Apart from fashion, I’m not sure that there’s any industry that’s as insatiably hungry for newness than the automotive world. It’s a devastatingly design-focused business, endlessly devouring itself in the name of creating something unique, something you haven’t seen before.
Even the notoriously iterative smartphone market is cut more slack: Apple can effortlessly get away with slapping an “S” on an iPhone’s name and using the body for another year. Cars are different. If you release a new model that looks essentially the same as the one it replaces, you’re going to hear about it. People are going to ask questions. I can’t tell the difference. It’s the same car.
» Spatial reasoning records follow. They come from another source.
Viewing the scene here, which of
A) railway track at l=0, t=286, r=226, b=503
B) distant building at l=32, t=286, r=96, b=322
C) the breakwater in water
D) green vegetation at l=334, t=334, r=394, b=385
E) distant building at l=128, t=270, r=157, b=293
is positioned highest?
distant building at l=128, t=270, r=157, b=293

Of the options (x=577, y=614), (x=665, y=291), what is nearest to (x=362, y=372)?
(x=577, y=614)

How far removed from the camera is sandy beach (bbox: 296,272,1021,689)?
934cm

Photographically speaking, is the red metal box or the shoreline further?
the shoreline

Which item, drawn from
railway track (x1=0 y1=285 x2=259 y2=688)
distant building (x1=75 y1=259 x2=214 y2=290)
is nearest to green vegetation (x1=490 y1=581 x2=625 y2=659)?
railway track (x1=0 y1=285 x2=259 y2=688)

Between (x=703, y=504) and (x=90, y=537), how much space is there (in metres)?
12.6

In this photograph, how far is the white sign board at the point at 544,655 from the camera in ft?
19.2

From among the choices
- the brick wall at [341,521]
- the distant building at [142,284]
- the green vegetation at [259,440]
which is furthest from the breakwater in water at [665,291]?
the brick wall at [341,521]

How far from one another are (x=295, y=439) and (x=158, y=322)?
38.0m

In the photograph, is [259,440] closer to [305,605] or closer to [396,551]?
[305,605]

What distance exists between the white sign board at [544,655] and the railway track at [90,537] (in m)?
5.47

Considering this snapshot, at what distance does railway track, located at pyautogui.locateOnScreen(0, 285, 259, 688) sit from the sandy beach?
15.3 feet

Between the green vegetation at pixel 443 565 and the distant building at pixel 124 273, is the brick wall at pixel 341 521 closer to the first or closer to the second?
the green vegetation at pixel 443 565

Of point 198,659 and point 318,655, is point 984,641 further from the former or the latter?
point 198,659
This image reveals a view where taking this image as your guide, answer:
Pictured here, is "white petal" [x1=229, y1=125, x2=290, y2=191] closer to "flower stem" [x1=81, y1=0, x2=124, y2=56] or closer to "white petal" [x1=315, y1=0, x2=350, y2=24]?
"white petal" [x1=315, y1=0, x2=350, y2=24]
There are, as always, exceptions to the rule. Retro-themed vehicles are constrained by the boundaries of the classics they’re trying to emulate, and therefore we have an expectation that a Mini will always look substantially like a Mini, a Fiat 500 will always look substantially like a Fiat 500, and so on. And then there’s another kind of exception entirely: a car so relentlessly unchanging for so many years that it cements itself as a de facto icon. These cars aren’t “retro”-styled, because they never strayed from their roots in the first place: the Porsche 911, the Jeep Wrangler, the Land Rover Defender, the Mercedes Geländewagen.
All this brings me to the debut of the third-generation RS6 being introduced to South Africa this week. If you’re not looking closely, you might swear it’s the same car as the one it replaces (2014). Even if you are looking closely, you probably wouldn’t be able to tell which one’s new and which one’s old, unless you’ve got a working knowledge of Audi’s corporate design language: there’s a tweaked, more aggressive grille here, a different headlamp pattern there. The interior is substantially modernized — but in the history books, great cars aren’t judged by their interiors nearly as much as they are their exteriors (heck, the Ferrari F40 — one of the most iconic exotics ever made — barely has an interior at all).
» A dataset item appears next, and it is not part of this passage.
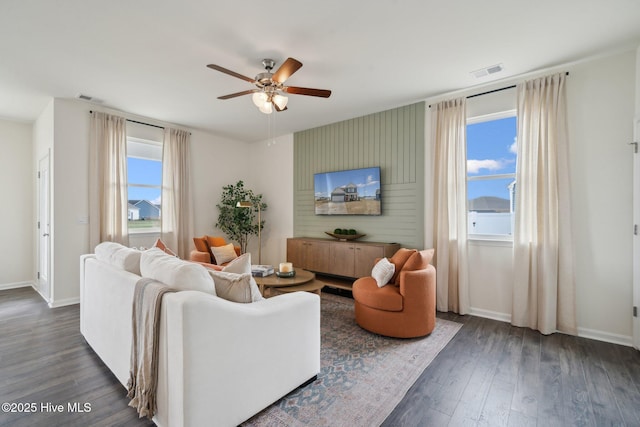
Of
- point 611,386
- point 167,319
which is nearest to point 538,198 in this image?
point 611,386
There’s a sense that the sameness has caused the new RS6’s debut to fall flat: it’s always hard to get excited about things you can’t see, like a new instrument cluster and a re-engineered drivetrain. I get it. But the question we need to start asking is: can the RS6 apply for “icon” status? Is it okay for generation after generation of RS6 to look roughly the same as the original, which knocked socks off when it debuted in SA in 2003? Is the design original enough to carry forward indefinitely, or does Audi need to let it go and create something entirely original with each new generation of car?
I don’t know the answer, but I’d argue that Audi has earned the right to give this a shot. The RS6 remains as distinctive a visual element as anything in the production automotive world, and I certainly don’t tire of seeing these things on the street (I suppose I might be singing a different tune if I lived in, say, Cape Town). And let’s not forget that the RS6 is a legitimate sports car: as distinctive as its design may be, it’s also essentially a reworked, detuned Lamborghini Huracán. Judge it by its looks, sure, but judge it by its performance on the street and on the track, too.
The Audi RS6 Avant will be priced at R 1,465,000, inclusive of VAT and the standard Audi Freeway Plan (5 year/100 000km), also available to be extended to 6 years/200 000km for its 4.0T FSI quattro tiptronic variant.
Then again, it’ll take another 50 years before we can grant the RS6’s design the same untouchable status. Let’s just take it one generation at a time, shall we?